(January 18, 2021 at 10:33 pm)Grandizer Wrote: But what I was trying to get at is why the selectivity of which of these are Persons and which are just names?
I don't know!
Is it because something like the Good is an attribute, whereas the persons of the Trinity are not? Though this may just kick it down the road -- why is the Good an attribute and not a person...?
Quote: Furthermore, how is the distinction of Persons in God reconciled with the notion that God is strictly simple? Isn't there not supposed to be any distinction within God as understood by theologians like Aquinas?
Here I think we're into the "it's just a mystery" portion of the argument.
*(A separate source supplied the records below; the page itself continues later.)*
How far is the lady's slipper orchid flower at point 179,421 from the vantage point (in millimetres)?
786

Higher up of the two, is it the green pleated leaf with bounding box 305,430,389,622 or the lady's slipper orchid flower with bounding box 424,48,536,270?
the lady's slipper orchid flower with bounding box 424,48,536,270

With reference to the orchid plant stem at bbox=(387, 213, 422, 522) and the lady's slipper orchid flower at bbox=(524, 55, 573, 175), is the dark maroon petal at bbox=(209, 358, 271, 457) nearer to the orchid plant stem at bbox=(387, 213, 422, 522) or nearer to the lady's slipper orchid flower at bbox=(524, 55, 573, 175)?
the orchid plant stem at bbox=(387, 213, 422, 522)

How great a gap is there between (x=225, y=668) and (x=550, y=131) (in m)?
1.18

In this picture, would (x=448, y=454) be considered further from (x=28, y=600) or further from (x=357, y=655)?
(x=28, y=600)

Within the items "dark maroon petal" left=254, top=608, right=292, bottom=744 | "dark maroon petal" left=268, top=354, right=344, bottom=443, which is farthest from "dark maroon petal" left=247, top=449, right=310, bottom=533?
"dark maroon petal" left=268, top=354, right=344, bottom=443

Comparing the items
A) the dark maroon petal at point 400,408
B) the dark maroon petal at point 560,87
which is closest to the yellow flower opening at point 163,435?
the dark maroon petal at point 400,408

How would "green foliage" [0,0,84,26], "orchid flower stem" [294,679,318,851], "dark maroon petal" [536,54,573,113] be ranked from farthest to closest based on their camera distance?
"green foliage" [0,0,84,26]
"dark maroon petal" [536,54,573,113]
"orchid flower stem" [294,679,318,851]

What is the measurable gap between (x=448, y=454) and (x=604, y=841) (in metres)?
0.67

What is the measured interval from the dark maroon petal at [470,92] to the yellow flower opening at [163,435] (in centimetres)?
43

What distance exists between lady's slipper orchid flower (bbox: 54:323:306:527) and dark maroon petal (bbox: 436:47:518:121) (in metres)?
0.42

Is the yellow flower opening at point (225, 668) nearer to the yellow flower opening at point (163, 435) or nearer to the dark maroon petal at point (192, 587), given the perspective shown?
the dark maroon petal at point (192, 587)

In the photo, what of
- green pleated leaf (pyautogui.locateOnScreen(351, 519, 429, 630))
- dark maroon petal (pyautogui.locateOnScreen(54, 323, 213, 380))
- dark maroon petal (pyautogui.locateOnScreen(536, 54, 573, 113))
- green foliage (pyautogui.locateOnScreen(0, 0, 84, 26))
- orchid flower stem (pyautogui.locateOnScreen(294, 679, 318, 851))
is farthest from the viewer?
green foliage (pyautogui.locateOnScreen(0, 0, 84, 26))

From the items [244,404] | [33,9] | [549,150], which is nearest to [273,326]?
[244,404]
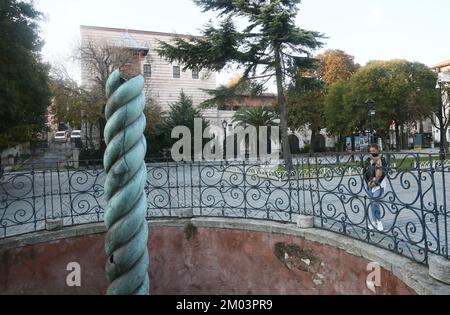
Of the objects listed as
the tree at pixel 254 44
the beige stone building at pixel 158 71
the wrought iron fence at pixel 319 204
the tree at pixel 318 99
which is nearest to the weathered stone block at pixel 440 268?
the wrought iron fence at pixel 319 204

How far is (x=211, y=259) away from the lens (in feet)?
22.0

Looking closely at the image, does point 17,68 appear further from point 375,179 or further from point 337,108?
point 337,108

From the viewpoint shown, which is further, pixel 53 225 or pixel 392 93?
pixel 392 93

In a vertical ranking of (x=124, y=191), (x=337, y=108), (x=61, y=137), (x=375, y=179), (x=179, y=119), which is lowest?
(x=375, y=179)

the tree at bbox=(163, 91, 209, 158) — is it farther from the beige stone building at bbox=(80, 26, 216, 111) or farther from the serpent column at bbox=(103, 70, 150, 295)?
the serpent column at bbox=(103, 70, 150, 295)

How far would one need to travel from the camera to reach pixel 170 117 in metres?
31.8

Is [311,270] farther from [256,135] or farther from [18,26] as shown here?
[256,135]

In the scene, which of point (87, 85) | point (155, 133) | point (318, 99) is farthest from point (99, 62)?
point (318, 99)

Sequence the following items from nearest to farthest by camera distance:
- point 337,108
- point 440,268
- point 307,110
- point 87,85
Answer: point 440,268, point 87,85, point 337,108, point 307,110

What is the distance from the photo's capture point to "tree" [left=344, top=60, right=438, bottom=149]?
29.0 metres

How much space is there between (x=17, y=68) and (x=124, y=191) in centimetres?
1526
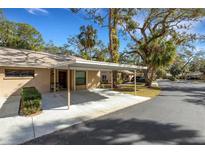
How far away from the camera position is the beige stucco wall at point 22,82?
12.2 metres

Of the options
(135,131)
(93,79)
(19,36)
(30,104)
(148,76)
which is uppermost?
(19,36)

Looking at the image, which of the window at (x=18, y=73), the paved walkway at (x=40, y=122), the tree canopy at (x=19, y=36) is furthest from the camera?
the tree canopy at (x=19, y=36)

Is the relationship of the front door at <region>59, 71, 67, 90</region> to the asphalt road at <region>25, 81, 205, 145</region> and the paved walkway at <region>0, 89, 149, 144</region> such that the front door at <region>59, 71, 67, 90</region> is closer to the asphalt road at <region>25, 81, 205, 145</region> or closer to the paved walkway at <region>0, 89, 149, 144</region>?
the paved walkway at <region>0, 89, 149, 144</region>

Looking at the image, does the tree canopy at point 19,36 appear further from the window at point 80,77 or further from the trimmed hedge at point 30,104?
the trimmed hedge at point 30,104

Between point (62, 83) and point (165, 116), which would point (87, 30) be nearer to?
point (62, 83)

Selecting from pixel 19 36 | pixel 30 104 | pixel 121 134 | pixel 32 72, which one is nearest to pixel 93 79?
pixel 32 72

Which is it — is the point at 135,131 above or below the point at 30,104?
below

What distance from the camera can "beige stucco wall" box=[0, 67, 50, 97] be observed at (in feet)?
40.1

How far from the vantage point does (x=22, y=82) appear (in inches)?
521

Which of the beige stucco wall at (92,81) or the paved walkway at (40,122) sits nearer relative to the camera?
the paved walkway at (40,122)

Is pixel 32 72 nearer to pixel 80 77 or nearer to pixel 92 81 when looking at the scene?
pixel 80 77

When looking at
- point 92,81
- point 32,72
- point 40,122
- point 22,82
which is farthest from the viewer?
point 92,81

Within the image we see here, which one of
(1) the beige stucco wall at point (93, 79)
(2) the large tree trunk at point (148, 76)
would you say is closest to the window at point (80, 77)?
(1) the beige stucco wall at point (93, 79)
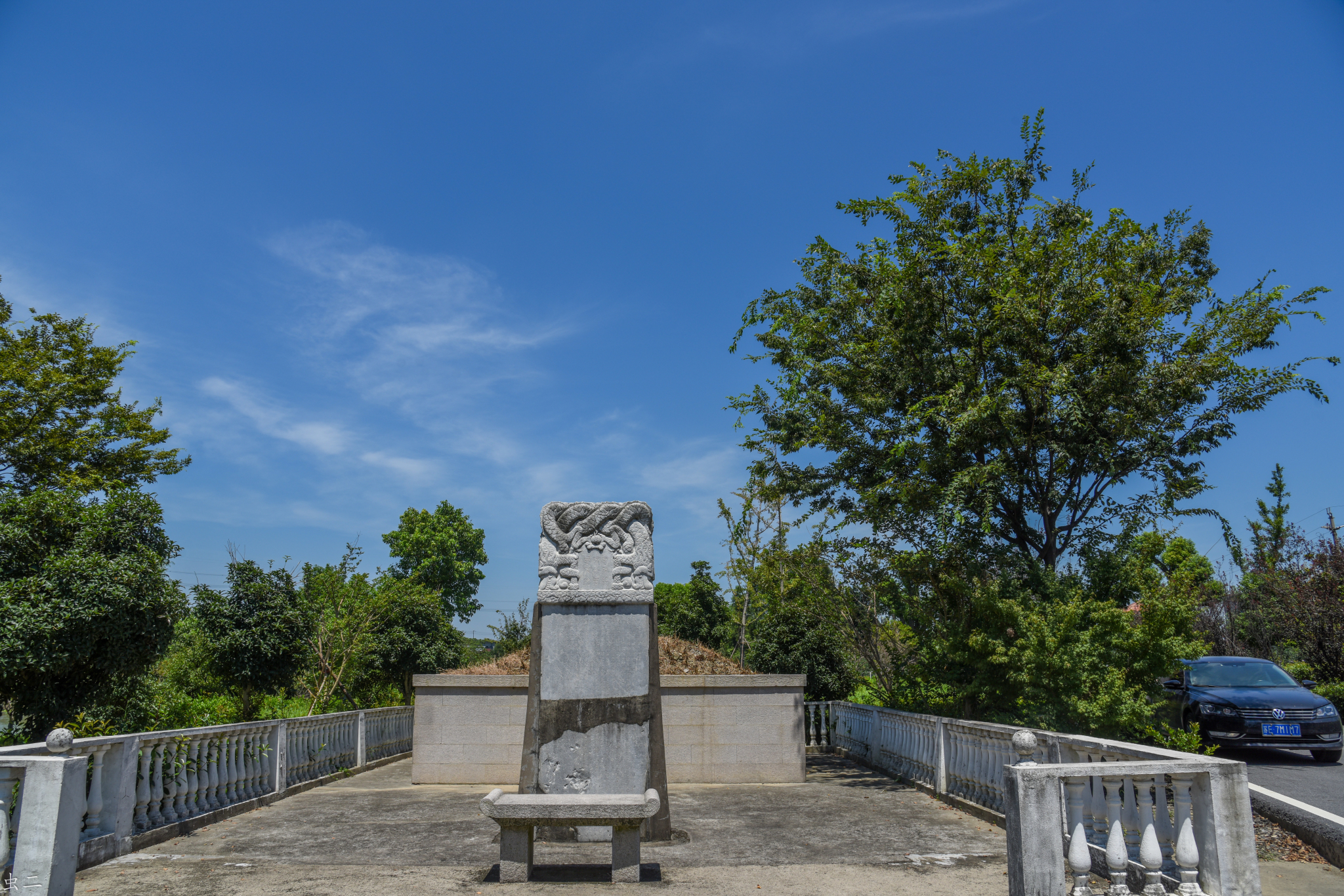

As I recall, when they make a distinction between natural theology and revealed theology, the Trinity is the example they usually give of the latter. So as you know, natural theology is the part that can be proved through logic, and therefore grasped by human understanding, whereas revealed stuff like the Trinity can't. It can be described by humans but not understood, in the way that rats can't understand prime numbers (allegedly).
The obvious explanation for non-believers is that the Bible mentions the Father, Son, and Holy Spirit separately, and the concept of the Trinity was cobbled together later to assert that Christianity isn't as polytheistic as those things would make it appear.
I'm thinking that there were serious Christians, like Isaac Newton, who rejected the idea of the Trinity, for just those reasons.